The second design goal is how to scientifically increase the redundancy to resist the impact of weak network transmission on subjective perception of personnel. Here is a brief list of the types of encoding that add redundancy, such as extreme full I frame encoding, intra-frame refresh mode, and long reference frame and SVC encoding. In some spatial video services, in order to improve the time delay of spatial positioning, we will use some full I frame encoding combined with some common encoding to reduce the time delay of spatial positioning. In order to reduce the burst of large I frames in cloud games, we use intra-frame refresh encoding. Long – term reference frame and SVC are common encoding methods in real-time audio and video service.

3.3 PVC perceptual coding

Here are some of our specific coding techniques. Our cloud video team, together with Huawei 2012 Central Media Technology Institute, improved the PVC perceptual coding algorithm from the perspective of analyzing the human visual system. Our algorithm went through several iterations. The latest perceptual coding 2.0 algorithm achieves a 1Mbps bit rate and provides a 1080P 30 frame HD experience; The main ideas for improvement of the algorithm are as follows: firstly, the scene and region are distinguished through pre-analysis and coding feedback information. The main highly sensitive areas of the real-time call scene include the face region and the static region. Different coding parameters and rate allocation strategies are adopted for different scenes and regions, such as low rate allocation for non-sensitive regions. On the basis of 1.0, we added AI technology in code control. Compared with the previous fixed combination of code rate and resolution, the new method is based on AI perceptual code control to obtain the optimal combination of code rate and resolution in different scenes, so as to achieve better subjective effects under low bandwidth.

3.4 SCC code

The second coding technology is SCC coding, which is mainly applied to the coding of computer generated images, such as the screen sharing scene in education or conference. Compared with X265 Ultrafast gear, the compression performance of our algorithm is improved by 65%, and the coding speed is improved by 50% under the same computing resources. We also addressed some of the issues specific to the screen sharing scenario. When sharing, I often share some pictures and texts, such as Word or PPT. This type is relatively static. At this time, the encoding parameters will generally adopt the encoding method of low frame rate to ensure its picture quality as much as possible, but in many cases, after sharing text and text, they will switch to sharing video. If we don’t have a good perception of this, our experience of watching a video is a discontinuous picture, similar to GIF.

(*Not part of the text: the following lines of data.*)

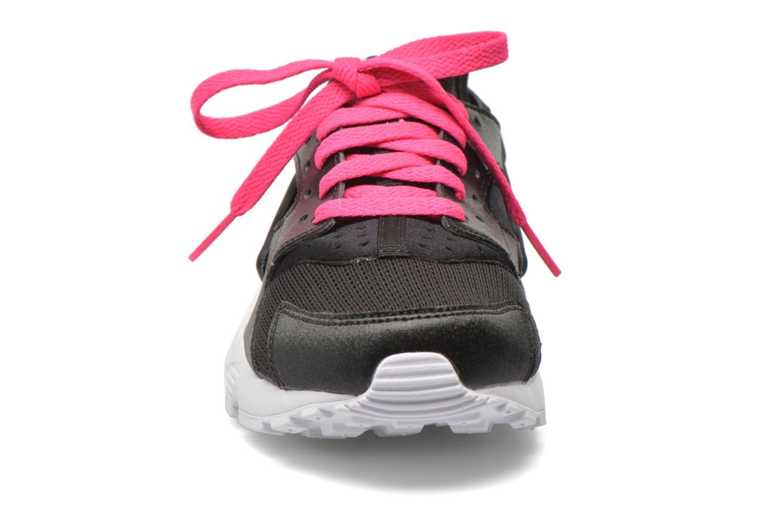 Baskets Nike Nike Huarache Run (Gs) Noir vue portées chaussures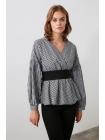 Блузка в сетку черно белого цвета с поясом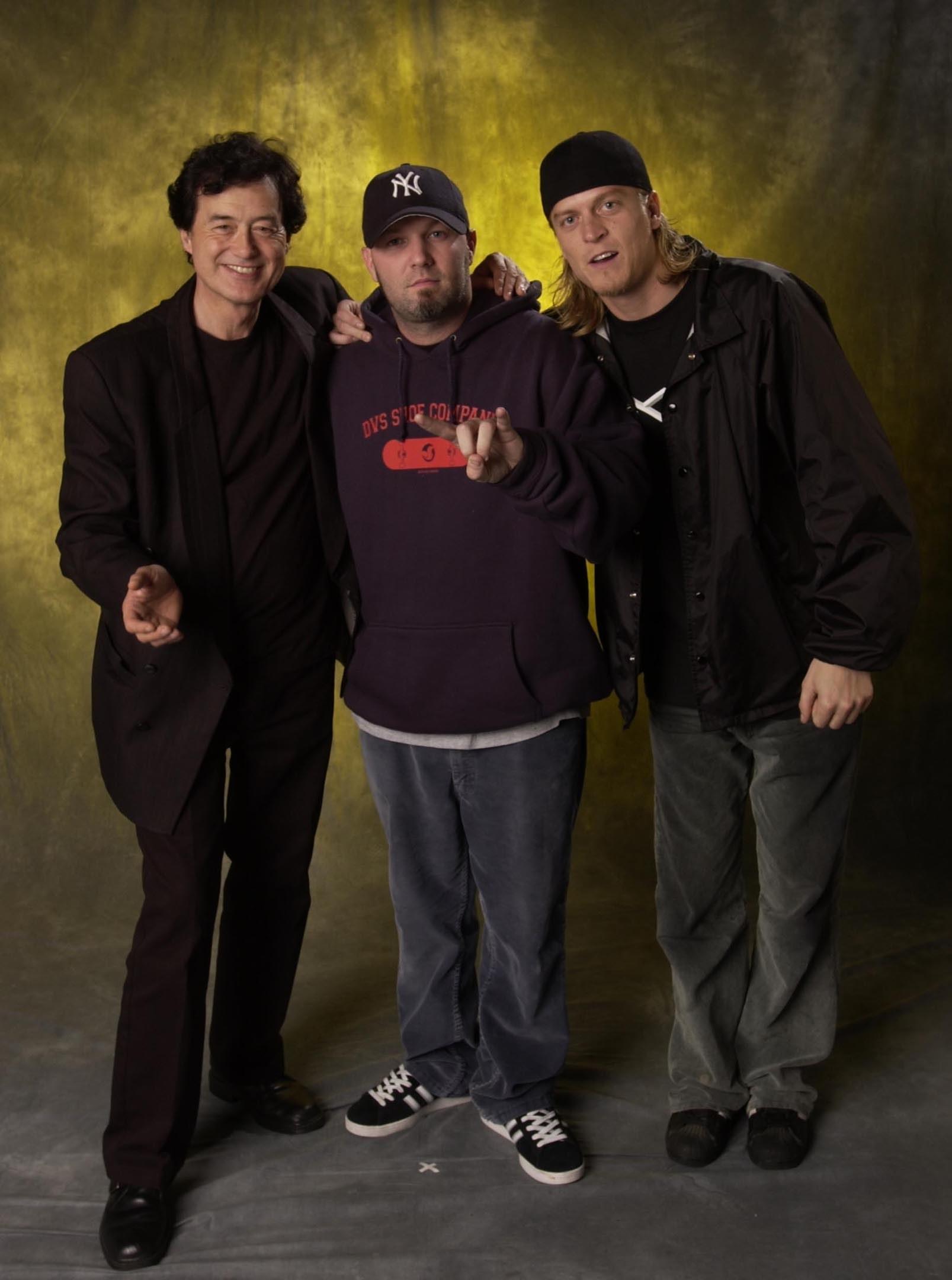 the group limp bizkit in 2001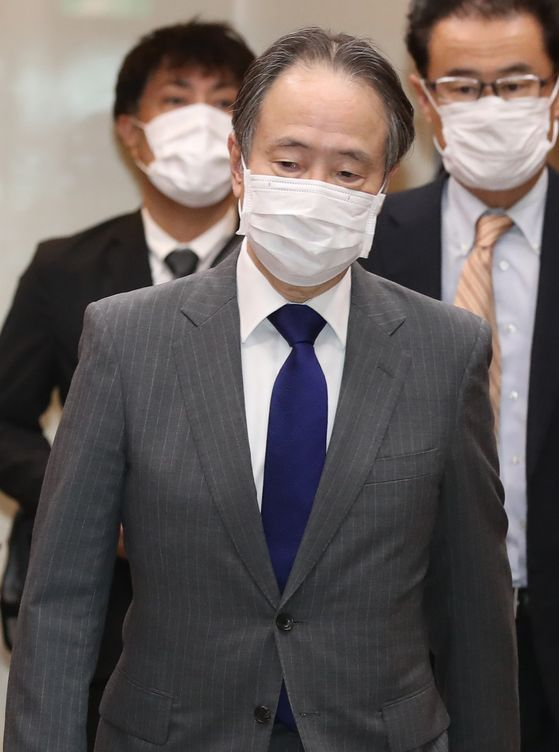 Japanese Ambassador Koji Tomita leaves the Korean Foreign Ministry in central Seoul on Monday after Korea lodged a protest over Tokyo's failure to implement measures to commemorate forced labor victims during World War II in a new information center in Tokyo on Meiji-era industrial sites. [YONHAP]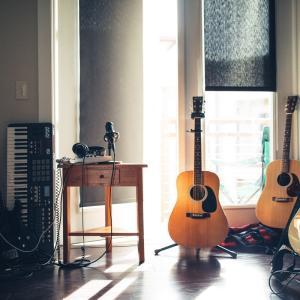 【おすすめ】楽器需要が増大中!自宅での楽器の楽しみ方!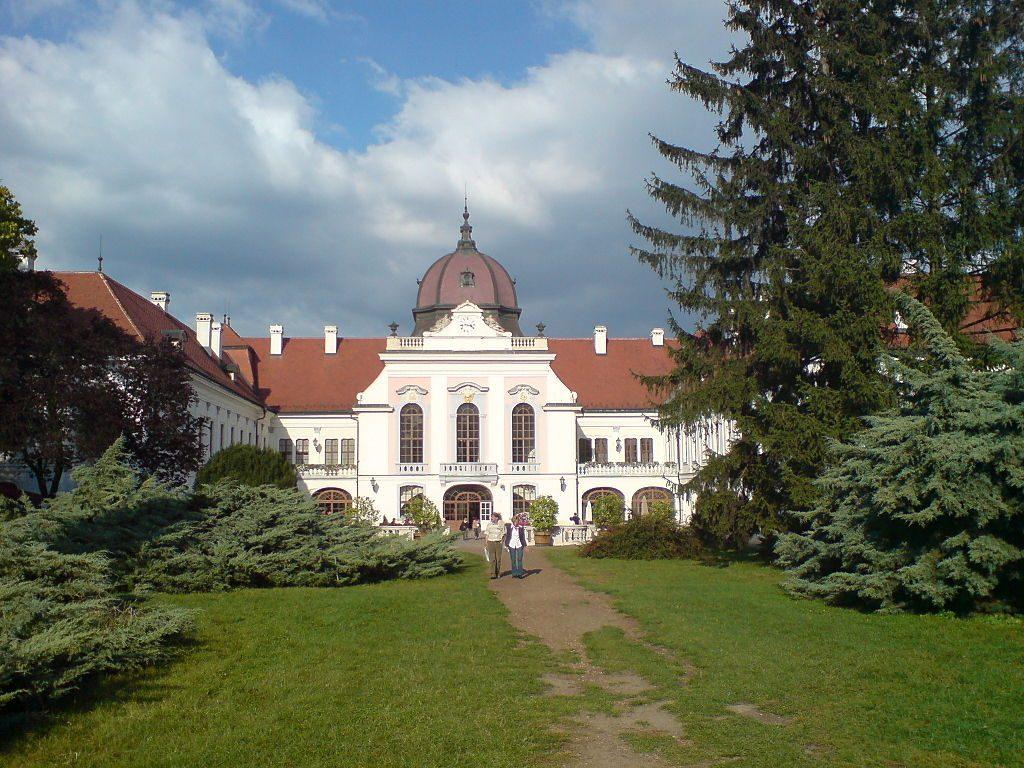 1024px-Gödöllö,_Schloss,_Westen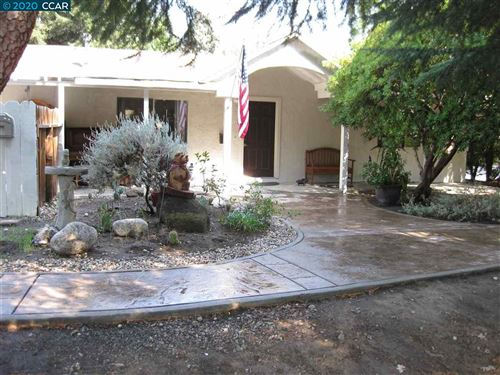 Photo of 1850 Lucille Ln, PLEASANT HILL, CA 94523 (MLS # 40921889)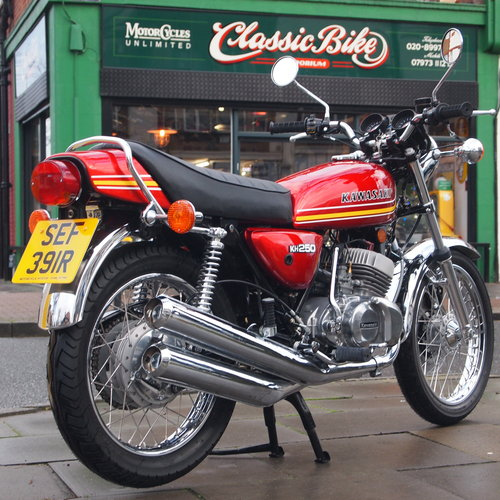 1977 KH250B Triple, RESERVED FOR PATRICK. SOLD (picture 1 of 6)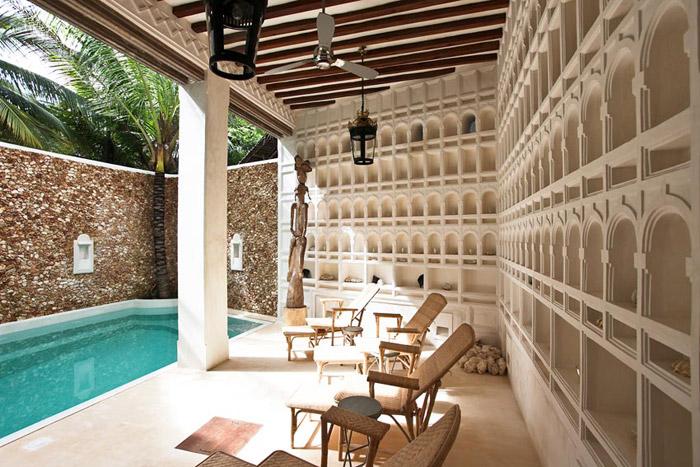 Piscin aen un hotel en la isla de Lamu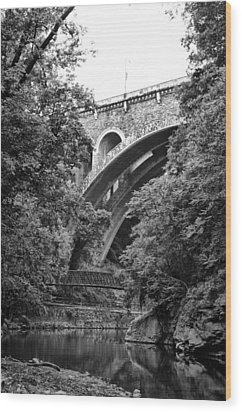 The Wissahickon Creek And Henry Avenue Bridge Wood Print by Bill Cannon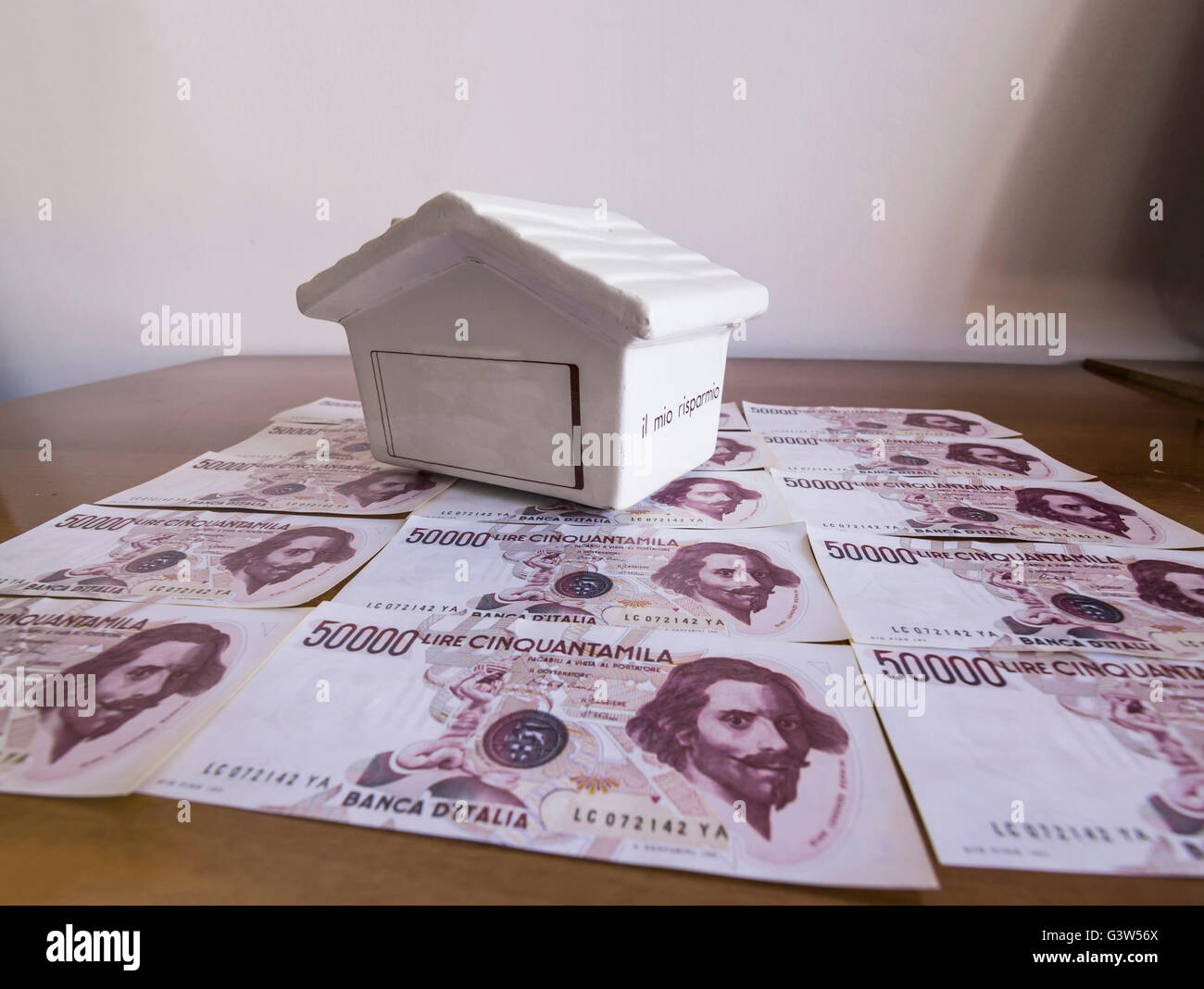 Bank, Geld, Haus; Stockbild
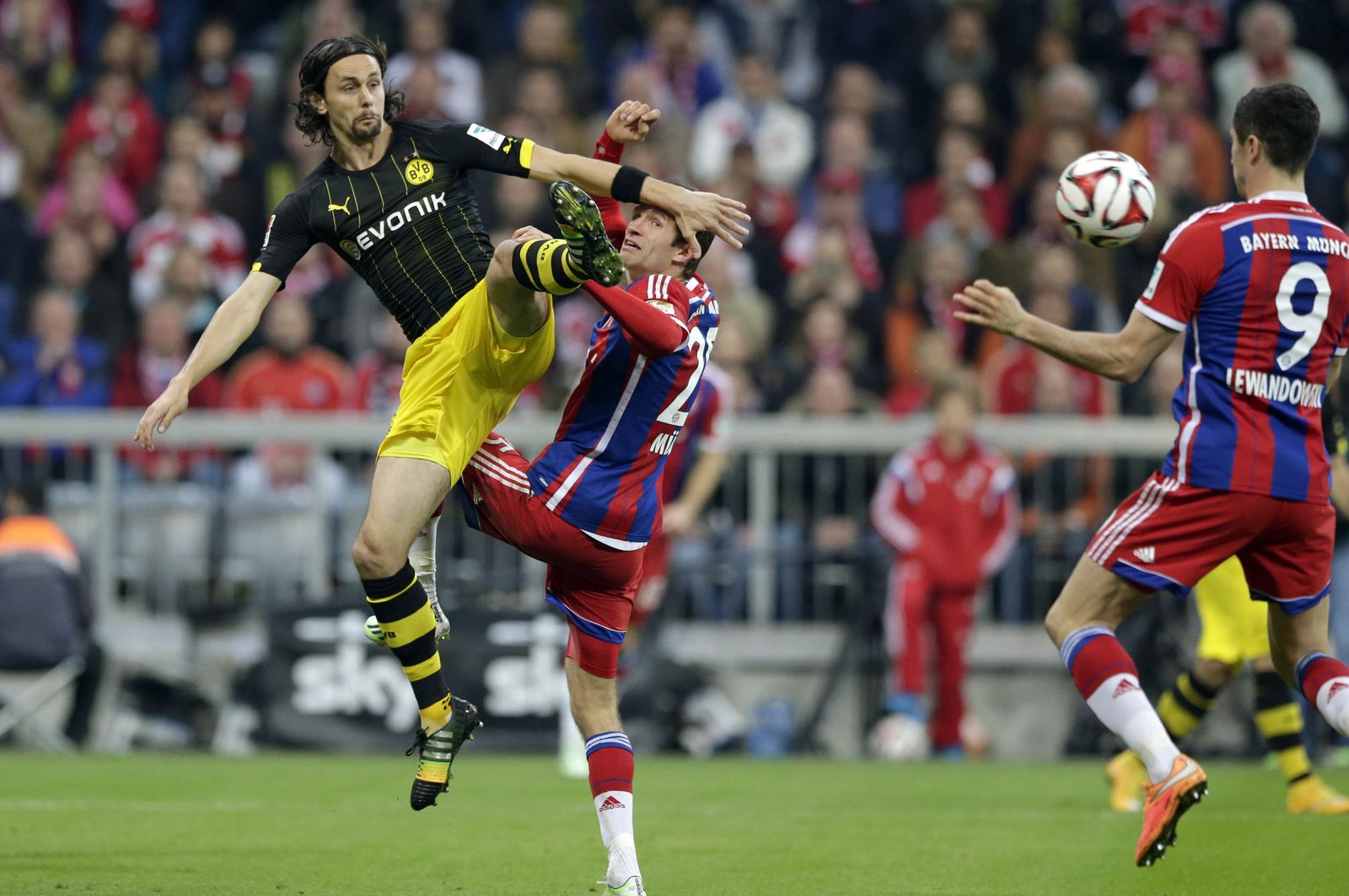 Thomas Mueller, Neven Subotic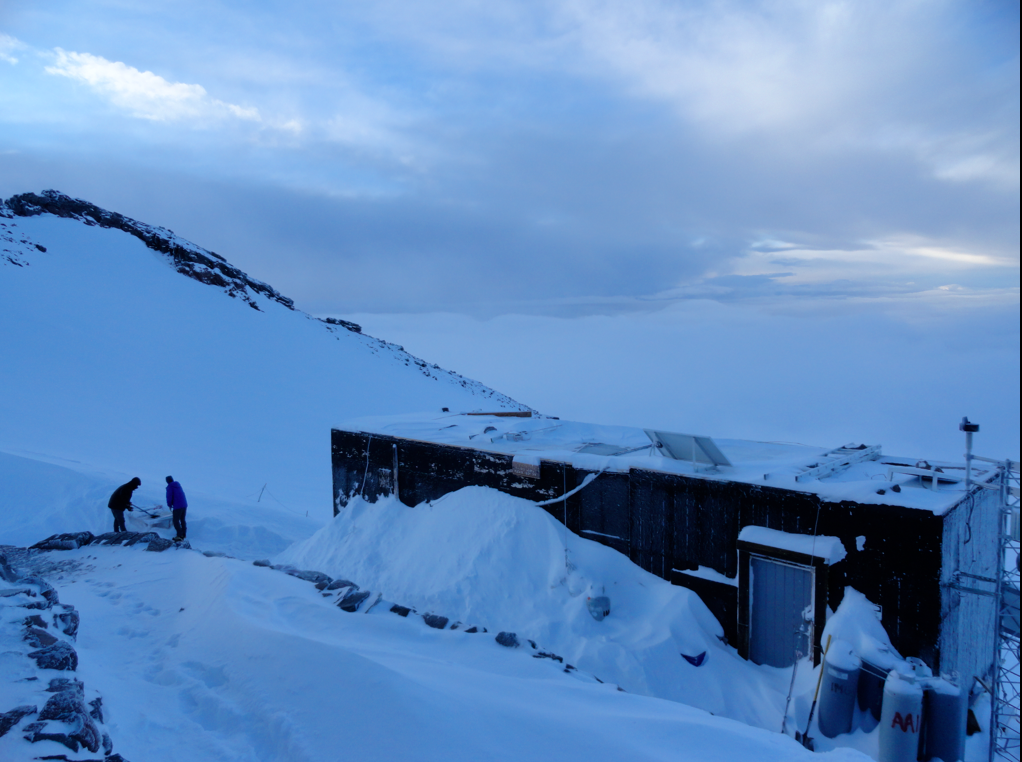 Camp Muir May Morning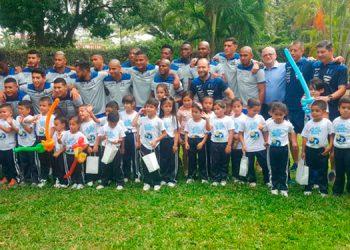 Los niños de la Fundación Ficohsa disfrutaron con los seleccionados nacionales.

In order to solve this problem, we adopt the complexity analysis based on the time and space domain of video to adapt the frame rate of video coding. This gives you a high quality image for still graphics, and also ensures fluency when you switch to video sharing.

The second problem we solved was the color distortion problem brought by the YUV444 subsampling to the YUV420 scene, because we know that many times the screen shares static text and text, and the requirement for the color is relatively high. But it from under the YUV444 sampling to YUV420, UV domain signal will appear a lot of attenuation, is left without prior effect of using the new algorithm, on the right is the effect after using the new algorithm, significantly more clearly as you can see the picture on the right fonts, colour degree of distortion will be small, the core is the use of the color correction algorithm is low complexity.

3.5 Adaptive long term reference frame coding

The first two coding technology is to reduce the redundancy, and adaptive long-term reference frame coding technology is scientific to enhance the redundancy. To get a better idea, let’s simplify the complexity and understand what a fixed long term reference frame is. As we see on the top left, the red frame is the I frame, the green frame is the long term reference frame, and the blue frame is the normal P frame. By such a reference frame, the normal forward reference dependency of IPPPP is broken, so that when P2 or P3 is lost, the decoding of subsequent P5 will not be affected, and the decoding can continue, which will improve the fluency of IPPPP. However, there are still disadvantages, such as the green long reference frame P5 is missing, because the subsequent P frames rely on it, so it can not be decoded. The second problem is fixed, because of the long reference frame, it will bring a certain amount of redundancy, which will lead to the quality of the same bandwidth will be reduced, so we hope that when the network is good, we can try to reduce the redundancy, to improve the picture quality, so we put forward the method of adaptive long-term reference frame.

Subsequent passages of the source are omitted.